Quoted passage start

Wifi basics

How Wireless Works#

As Radio Frequency (RF)
Travels in a portion of electromagnetic spectrum (RF is part of electromagnetic spectrum)
What is electromagnetic spectrum?
- The range of all possible electromagnetic radiation
- Waves that can move through matter or space

Electromagnetic Spectrum (in decreasing wavelength top to down)

                    - - Broadcast band (10^3 meters or 1 kilometer) 
                    | -
                    | - Radio (10^0 m or 1 meter)
Radio Spectrum    --| -
                    | - Radar (10^-3 m or 1 millimeter) 
                    | -
                    - - Microwaves 
                    | -
                    | - Infrared (IR) (10^-6 m or 1 micrometer )
                    | - <--- Visible lights to human (700 nanometers to 400 nanometers)
                    | -
Optical Spectrum  --| - Ultraviolet (UV)
 (can be seen       | -
 using some tool)   | - X-rays (10^-9 m or 1 nanometer)
                    | -
                    | - Gamma rays
                    | -
                    - - Cosmic rays (10^-12 m or 1 picometer)

- WiFi access point transmits RF signal at a particular wavelength - The characteristic of wavelength and environment determines how far the signal can travel and deliver data

Wireless SWOTs#

(think w.r.t. a Wi-Fi client)

Strength#

Convenience (access without a wire)
Mobility (clients can move)
Productivity (access from various locations)
Deployment (no cabling)
Extendability (easily scale up & down)
Expense (lower ownership & maintenance cost)

Weakness#

Security (data travels through RF and can be captured by unknows in between; need encyption)
Range (is limited)
Speed (usually no faster than 54 Mbps - will improve in near future)
Complexity (wavelenght, channel, band, spectrum etc)

Opportunity#

Increased Speed (802.11ac promise drastic improvement)
Better Security (continues to improve, VLAN, etc.)

Threat#

Usual security threats
- Denial of Service (DoS)
- Rogue WAPs
- Poorly configured WAPs
- Sniffing
- Wireless Driver Attacks

Wireless Signal Characteristics#

(Defined by law of Physics)

Wavelength#

What: Distance between one complete oscillation (from positive crest to negative valley & back)
Unit:

Frequency#

What: No. of times a signal occurs in a given time period
Unit: Hz (by Heirich Rudolf Hertz)

Quoted passage end
Entries shown start

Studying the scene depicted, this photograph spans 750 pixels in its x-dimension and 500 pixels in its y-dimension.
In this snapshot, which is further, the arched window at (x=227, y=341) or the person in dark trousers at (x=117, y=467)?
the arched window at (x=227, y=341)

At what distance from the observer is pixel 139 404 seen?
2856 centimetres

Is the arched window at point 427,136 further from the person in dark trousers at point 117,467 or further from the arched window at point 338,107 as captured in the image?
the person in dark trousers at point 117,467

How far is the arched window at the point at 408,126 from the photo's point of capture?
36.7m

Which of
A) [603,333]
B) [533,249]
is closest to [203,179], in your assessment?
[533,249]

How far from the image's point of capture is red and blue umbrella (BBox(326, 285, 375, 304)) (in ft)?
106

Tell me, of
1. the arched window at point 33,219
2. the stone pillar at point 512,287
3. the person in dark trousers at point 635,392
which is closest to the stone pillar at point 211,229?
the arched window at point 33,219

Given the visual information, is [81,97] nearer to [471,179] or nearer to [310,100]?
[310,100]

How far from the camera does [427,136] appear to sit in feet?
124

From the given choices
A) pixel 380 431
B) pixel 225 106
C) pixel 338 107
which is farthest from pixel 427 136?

Entries shown end

Given exercise 1 - Reproduce the Wi-Fi basics notes from "Mobility (clients can" up to and including "in near future)", switching "Mobility" to "Roaming".
Given exercise 2 - Extend the Wi-Fi basics notes onward from their final line.
The records are separate material and stand apart from the Wi-Fi basics notes.

Expected answer 1 -
Roaming (clients can move)
Productivity (access from various locations)
Deployment (no cabling)
Extendability (easily scale up & down)
Expense (lower ownership & maintenance cost)

Weakness#

Security (data travels through RF and can be captured by unknows in between; need encyption)
Range (is limited)
Speed (usually no faster than 54 Mbps - will improve in near future)

Expected answer 2 -
A cycle that occurs 1 time in 1 second = 1 Hz
A cycle that occurs 500 times in 1 second = 500 Hz
Frequency is inversly proportional to Wavelength

Amplitude#

What: The strength or power of the signal
Unit:

Phase#

What: The relationship between 2 or more signals
Unit: Degree
If peaks are exactly aligned, they are in same phase else out of phase
2 signal in same phase results in much greater signal strength (potentially as much as twice the amplitude)
2 signal exactly 180 degree out of phase cancel outs each other

Wireless Components#

Simply
- Wireless access point (WAP)
  - various types
  - based on 802.11
  - utilizes diff. freq.
- Wireless client (Receiver)
  - diff. NIC (Network Interface Card) have diff. performance
In-depth
- Frequency
  - e.g. 2.4GHz vs 5GHz
- Environment
  - Lighting, Fog, Humidity etc
- RF interference
  - 2.4GHz range is shared by phone, microwaves, and other devices as well
- Electrical interference
  - Computer, appliances, fan etc.
- Obstacles
- Signal delivery
  - Diff. signal technologies have their pros & cons
  - FHSS, DSSS, OFDM etc.

Measuring Wireless Power#

Major performance concerns

Coverage
- Distance
- Area
Performance
- Speed of data transfer
- Simultaneous connections

This boils down to power. Understanding power and signal measurement helps. Especially in design phase.

Things about measurement

A lot of things are measured as relative & absolute/actual value
power is measure as absolute value
unit is watt (W)
where 1 milliwatt (mW) = 1000th of a watt
most 802.11 equipments uses 300 mW of transmit power or less
max power is limited by FCC in the US
However, changes in power is measured in decibels (dB)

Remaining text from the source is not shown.